Essa linguagem adamítica – à qual o homem tinha acesso no Paraíso – não se destinava à mera comunicação. Nela, as coisas se revelavam, através do nome que correspondia à sua essência. Como linguagem original, nela a palavra é revelação – portando a essência do real, num saber efetivo que dispensa todas as mediações.

Neste registro da palavra, o homem pode ligar-se à linguagem das coisas (é o Paraíso) – acolher em si a linguagem muda da natureza que com ele se comunica, nomeando-a; e com isto atingir o saber imediato que é justamente o saber do nome.

"O ato adamítico de nomear está tão longe de ser arbítrio e jogo que é somente nele que se manifesta o estado paradisíaco, no qual o momento nominativo da linguagem não luta com o momento comunicativo." (Benjamin, 1925/1984, p. 59).

O Pecado original assinala o fim deste estado paradisíaco de ligação imediata com as coisas. Esvaziado de sua atualidade divina, no homem, o poder criador converte-se em conhecimento. O homem conhece na língua com a qual Deus criou. O conhecimento que promete a serpente, aquele do Bem e do Mal, é sem nome. Conhecimento exterior às coisas, imitação não produtiva do verbo criador. Que a palavra deva comunicar algo (fora dela mesma): esse é o verdadeiro "pecado original do espírito linguístico" (Benjamin, 1916/1971b, p. 93).

É o começo do verbo propriamente humano – no qual o nome não vive mais. Após a queda, o homem se perde do nome e passa a utilizar uma linguagem meramente comunicativa, que é a língua degradada; condenada à inconsistência da significação e à palavra polissêmica. Com o abandono da dimensão nomeadora da linguagem (dimensão simbólica), instala-se um privilégio da dimensão significativa e comunicativa da linguagem. O Nome transforma-se na palavra, mero fragmento semântico, coisa entre as coisas e que, por isso mesmo, não pode mais nomeá-las. A palavra incita à frase. O verbo que penetrava nas coisas e, através do que, elas falavam, dá lugar à proposição – graças a qual os homens falam sobre as coisas, numa mobilização profana (porque estéril) da língua dos nomes.

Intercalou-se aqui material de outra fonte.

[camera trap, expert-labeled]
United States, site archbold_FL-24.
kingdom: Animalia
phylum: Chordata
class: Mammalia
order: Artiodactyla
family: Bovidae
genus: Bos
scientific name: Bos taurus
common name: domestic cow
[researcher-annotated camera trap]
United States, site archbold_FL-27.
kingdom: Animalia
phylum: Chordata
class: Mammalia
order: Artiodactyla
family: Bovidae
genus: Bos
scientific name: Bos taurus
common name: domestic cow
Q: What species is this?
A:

É que à queda do homem corresponde uma queda da palavra – da pura expressão para a esfera do sentido (que não chega) – e se desfaz a antiga contemplação em que se podia escutar a linguagem das coisas.

 

Homens implacáveis

Falando de língua original e queda na proposição, Benjamin tematiza o corte que é constitutivo do sujeito moderno. Em outro de seus ensaios célebres – Experiência e pobreza – descreve como os combatentes de 1914 e 18 tinham voltado silenciosos dos campos de batalha, "mais pobres em experiências comunicáveis" (Benjamin, 1933/1985b, p. 115). Uma geração que ainda fora à escola em bondes puxados a cavalo viu-se, de repente, sem referências para lidar com aquela situação do corpo castigado pela guerra de trincheiras, da economia corroída pela inflação... Um novo campo, de forças esmagadoras, cujas correntes explosivas depuseram as referências simbólicas que até então organizavam o mundo e produziram uma nova forma de miséria – ligada não à pobreza, mas ao extremo desenvolvimento da técnica.

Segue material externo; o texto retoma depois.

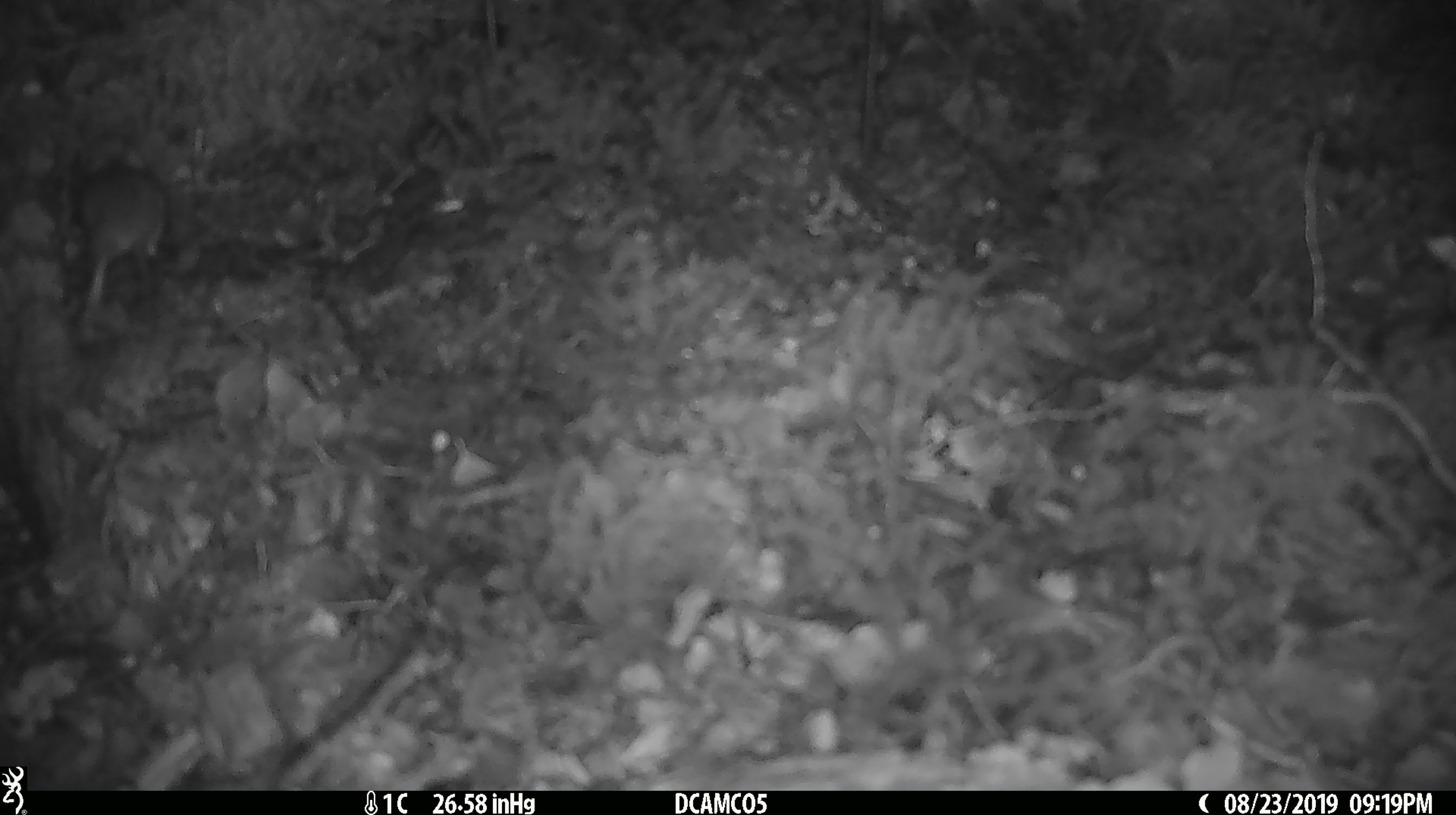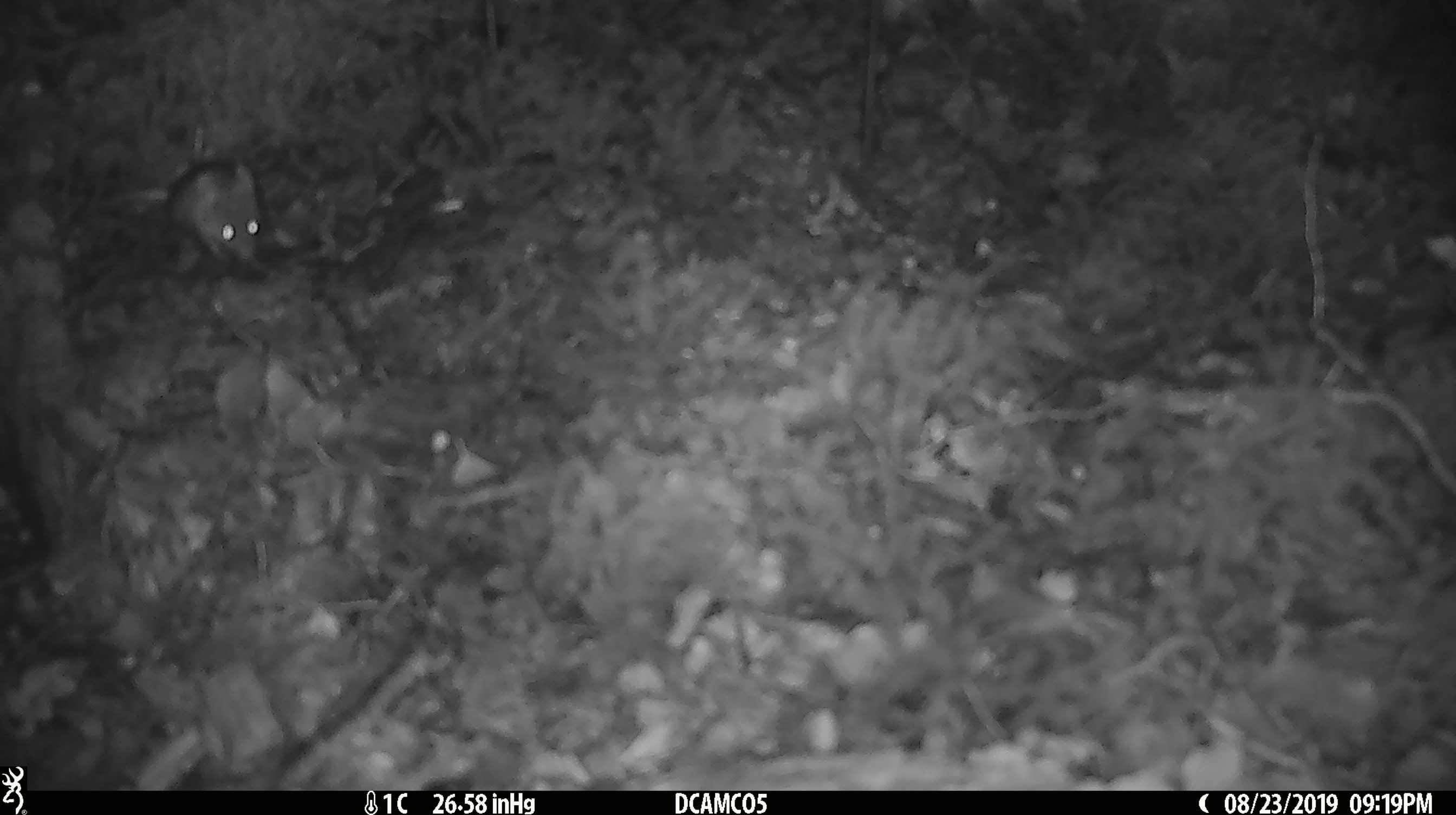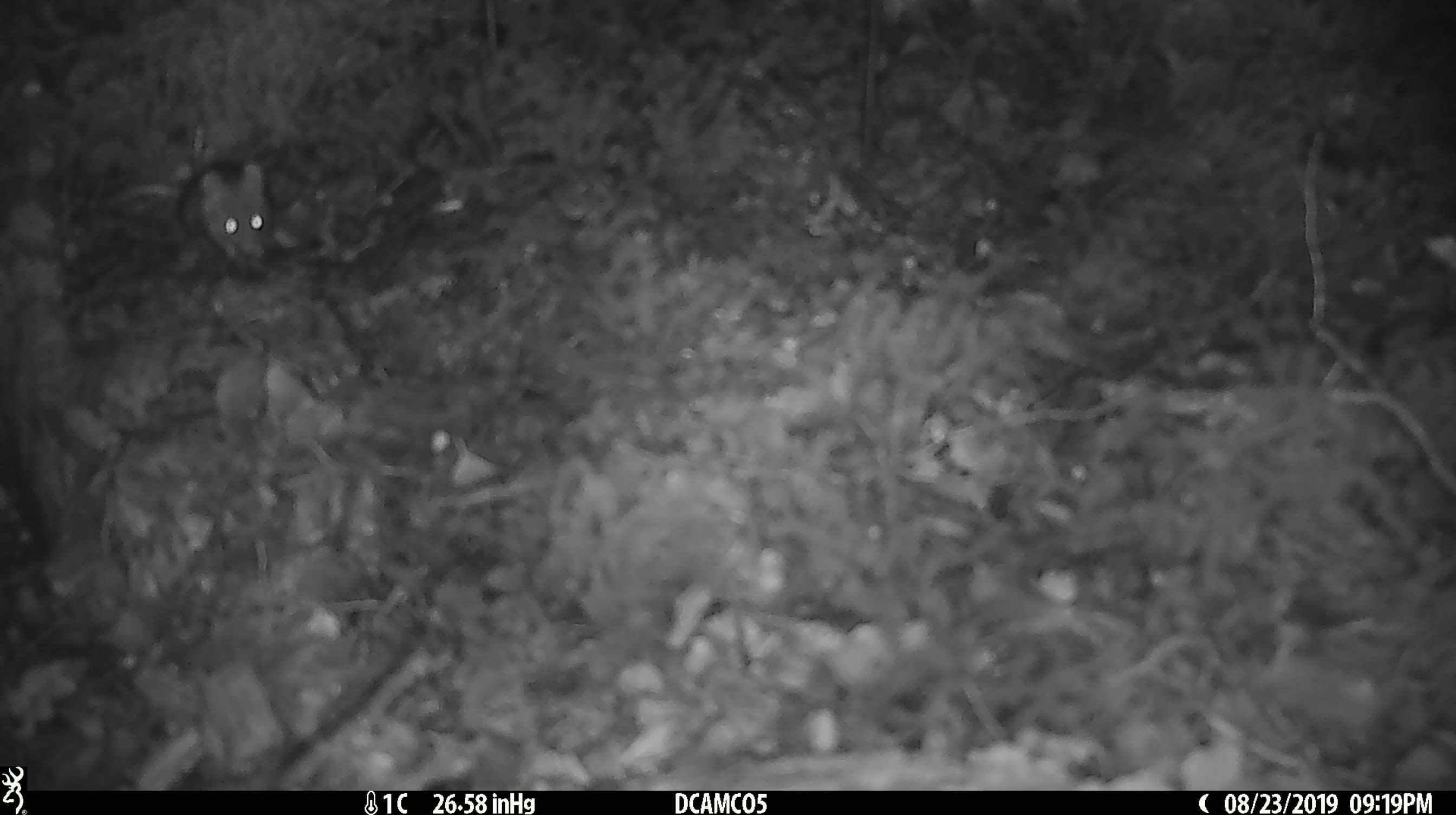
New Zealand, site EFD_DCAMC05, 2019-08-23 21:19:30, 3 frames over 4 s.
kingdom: Animalia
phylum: Chordata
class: Mammalia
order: Rodentia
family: Muridae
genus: Mus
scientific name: Mus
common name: mouse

Essa miséria, sobreposta ao homem, distingue uma "nova barbárie" (Benjamin, 1933/1985b, p. 115). Uma barbárie positiva, posto que impele, a partir da pobreza, a construir com pouco, sem o espelho da experiência; mas, ainda assim, barbárie. Pois se trata do momento, posterior ao advento da ciência moderna, em que a ciência não mais simplesmente se acrescenta, enriquecendo a cultura, mas a suplanta.

Muitos autores já demonstraram (Hottois citado por Lebrun, 1997, p. 118; Koyré, 1961/1991 e 1966/1986; Kuhn, 1970/1998 e 1973) que a operação científica implica não apenas a substituição da linguagem natural pela linguagem formal matematizada, mas mais do que isto, que esta operação acarreta uma radical alteração de toda a nossa relação à linguagem. Costumamos pensar sobre a ciência sempre pela perspectiva do ganho que ela oferece, esquecendo que, quando se circunscreve a presença real dos astros numa lei matemática, a ciência não transforma apenas a realidade – possibilitando o cálculo, a técnica – mas incide também, diretamente na linguagem. Impondo-lhe certos modos operatórios que acarretam remanejamentos importantes no plano dos discursos.

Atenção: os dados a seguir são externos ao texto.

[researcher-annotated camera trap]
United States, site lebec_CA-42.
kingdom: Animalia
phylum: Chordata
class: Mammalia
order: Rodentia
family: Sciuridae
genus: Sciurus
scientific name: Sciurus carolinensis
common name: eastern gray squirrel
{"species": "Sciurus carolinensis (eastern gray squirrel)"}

Até o advento da ciência, como diz Koyré (1957/1973), o mundo era fechado. O real organizava-se numa familiaridade que fazia com que não houvesse distância entre o homem e o Cosmos – concebido como mundo finito hierarquizado concebido por Aristóteles como regido pelo sentido e lugares naturais de coisas e elementos dados. Em total descontinuidade com o universo infinito e avesso ao sentido descortinado pela ciência moderna.

Modernos, não estranhamos mais as transformações do discurso postas em marcha pela ciência, mas Lacan – guiado por sua aguda reflexão sobre a ciência cujo ponto de Arquimedes é a injunção ética colocada por seu lugar como psicanalista – se pergunta já em 1955 por que os planetas não falam mais. E responde dizendo que eles não falam porque a ciência os fez calar.

"O silêncio eterno dos espaços infinitos com que Pascal se apavorava é algo adquirido depois de Newton.... Só se fica definitivamente seguro que os planetas não falam a partir do momento em que se lhes arrolhou o bico, ou seja, a partir do momento em que a teoria newtoniana forneceu a teoria do campo unificado ... resumida na lei de gravitação ... numa linguagem ultra-simples que comporta três letras." (Lacan, 1987, pp. 301-302)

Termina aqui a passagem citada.